As I watched my wife curled up on our couch asleep, I guess it all just started to hit me that if she was pregnant, how much everything would change.
A part of me was terrified of just simply not knowing what it would all look like or what to expect.
It was as if we were entering into a huge storm in the open ocean with no body around.
That’s at least what it felt like.
At the same time, I saw how peaceful she was asleep and how much we both wanted to have children.
In that moment, I was overwhelmed with emotions and thoughts.
I sort of half-grinned in the most sober way as I thought, “So this is what a young man goes through when they enter the unknowns of this particular part of their journey.”
Although I would imagine it won’t always feel so “unknown“ is about the same for every young man first experiencing what I am now.
I went for a jog later that evening.
It eventually and reluctantly turned into a very slow walk as I could feel God wanting me to slow down so we could talk.
That usually happens when I’ve been going and going without any breaks to explore my own heart and connect with His.
It was hard at first to just be honest about what I was feeling and to be honest with the million random thoughts scattered around in the chaos of my head.
I was weary from not having any point of reference to make sense of any of it.
I remember being there at that exact same paved jogging trail many times before, with a heavy heart, taking much needed slow walks with God.
I was single then.
Now, as I looked down at my left hand, things had changed.
I had a beautiful bride asleep back at the house and the possibility of her being pregnant.
Things were definitely different and I found myself wanting everything to slow down.
Not that anything felt wrong or out of place . . . but I was feeling sort of “behind” in processing everything that had happened and was going on then.
Sometimes it seems as if everything happens all at once only to lead you to another moment where things happen all at once all over again.
Eventually after enough of those moments, you either never get to really process them or they begin to pile up inside of you.
I think most of us walk around with the latter.
So as I walked slowly along the paved trail, across the creek, I saw some lights strung up over a little porch area in someone’s backyard.
It looked as if they were in the middle of putting them up because the ladder was still there but must have called it a night or taken a break.

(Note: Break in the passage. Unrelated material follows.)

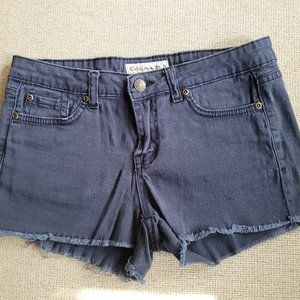 Cielo black cutoff shorts junior size medium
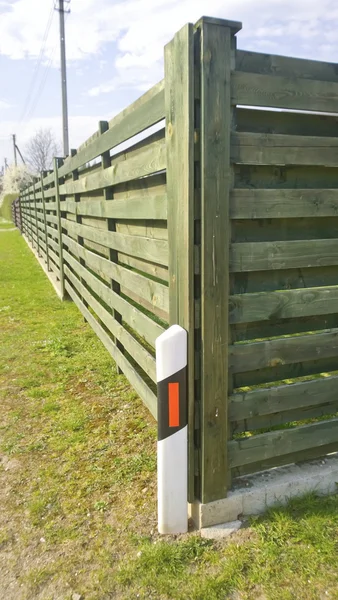 Wooden fence. — Stock Photo, Image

There was something so honest and human about seeing that.
And in that moment God began to remind me gently that everyone is just living life . . . living the life they have and doing the best they can to live it.
All in a glimpse it seemed so clear to me, to just keep walking out each day.
To just enjoy and passionately embrace all God is doing, right where I am.
To just keep giving all of myself to every step God leads me in taking.
God showed me a quick snippet, a vision of a possible future.
I starting imagining my wife standing in our home with a big baby bump and us putting up some decorations with the fire place going behind us.
It gave me hope.
It reset my perspective.
God reminded me in the simplest way the path I am on right now, to not miss the moments that will offer themselves only once to me.
It took slowing down to remember life will blow right past you very quickly if you let it.